In Piemonte - ricorda Confagricoltura - sono attive circa 1.400 aziende che allevano 1,4 milioni di capi suini e a livello nazionale la produzione piemontese rappresenta il 9% del totale. Il fatturato dell'industria italiana dei salumi è di oltre 8 miliardi di euro e rappresenta il 5,6% del totale dell'industria agroalimentare.
Si tratta - evidenzia Confagricoltura - di un patrimonio di straordinario valore produttivo e commerciale che, nella malaugurata ipotesi in cui l'epidemia di peste suina dovesse allargarsi e diventare endemica, verrebbe distrutto. “Già oggi nostre imprese sono in forte difficoltà a trovare acquirenti disponibili ad approvvigionarsi di suini provenienti dal Piemonte - spiega Enrico Allasia - ed è perciò necessario intervenire al più presto con ogni iniziativa utile per contrastare la diffusione dell'epidemia e l’eradicazione dei cinghiali, vettori della peste suina africana”.

▸ Materiale raccolto
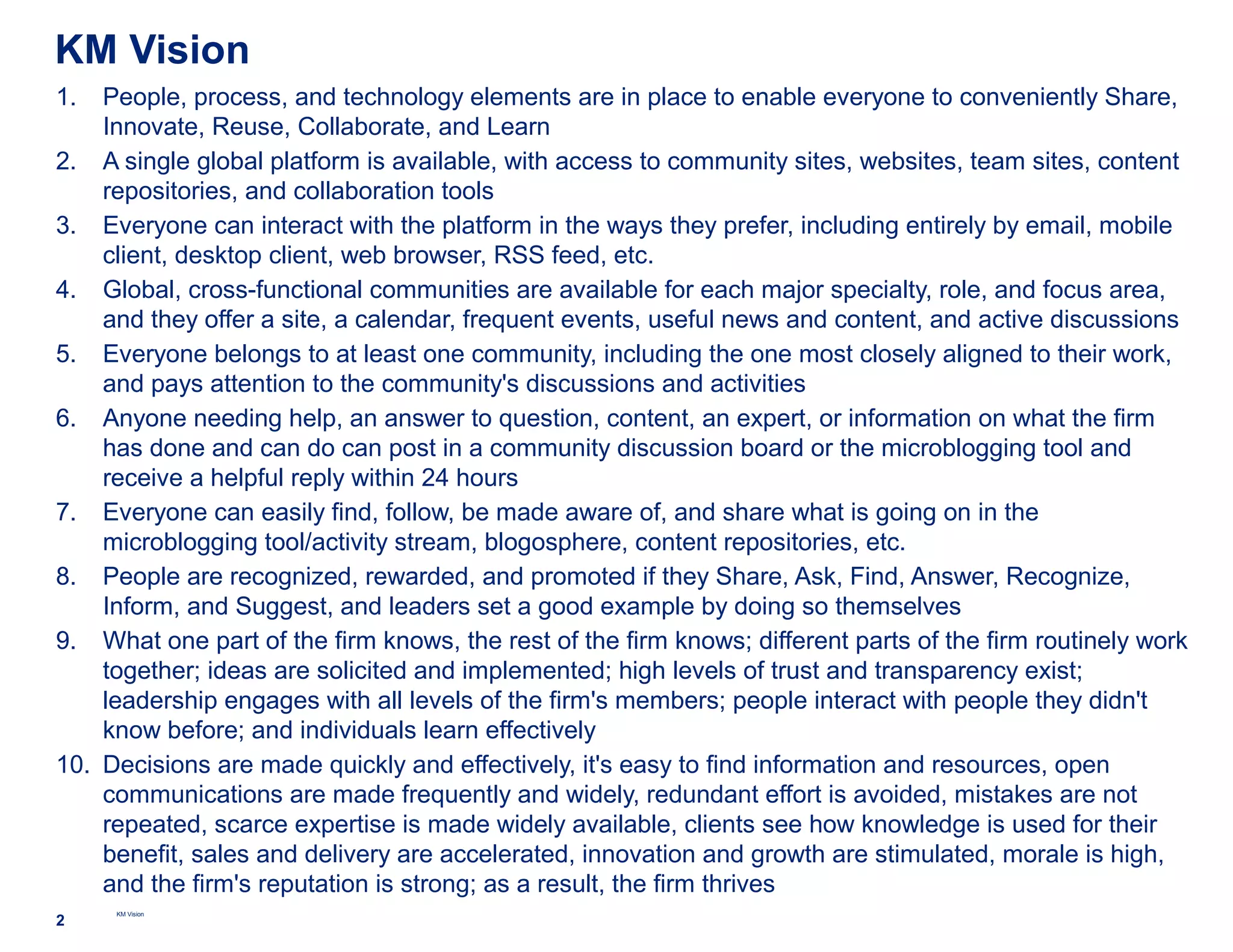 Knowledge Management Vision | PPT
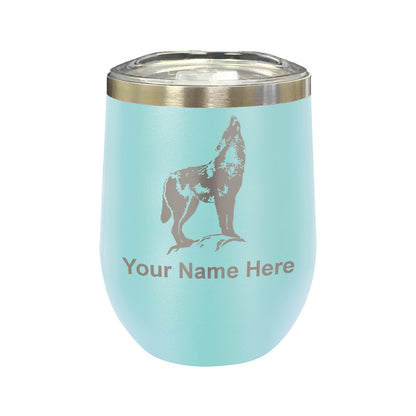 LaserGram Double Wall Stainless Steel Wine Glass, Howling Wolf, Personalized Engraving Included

▸ Il tuo compito
Continua il testo sugli allevamenti suini in Piemonte, riprendendo subito dopo la sua ultima frase.

▸ Risposta
Per questi motivi Confagricoltura Piemonte ha chiesto un Consiglio regionale aperto sull'argomento per dibattere la questione a livello tecnico scientifico e politico istituzionale, “al fine di individuare un percorso che consenta al mondo agricolo piemontese di poter guardare con serenità al futuro, oltre l’emergenza”.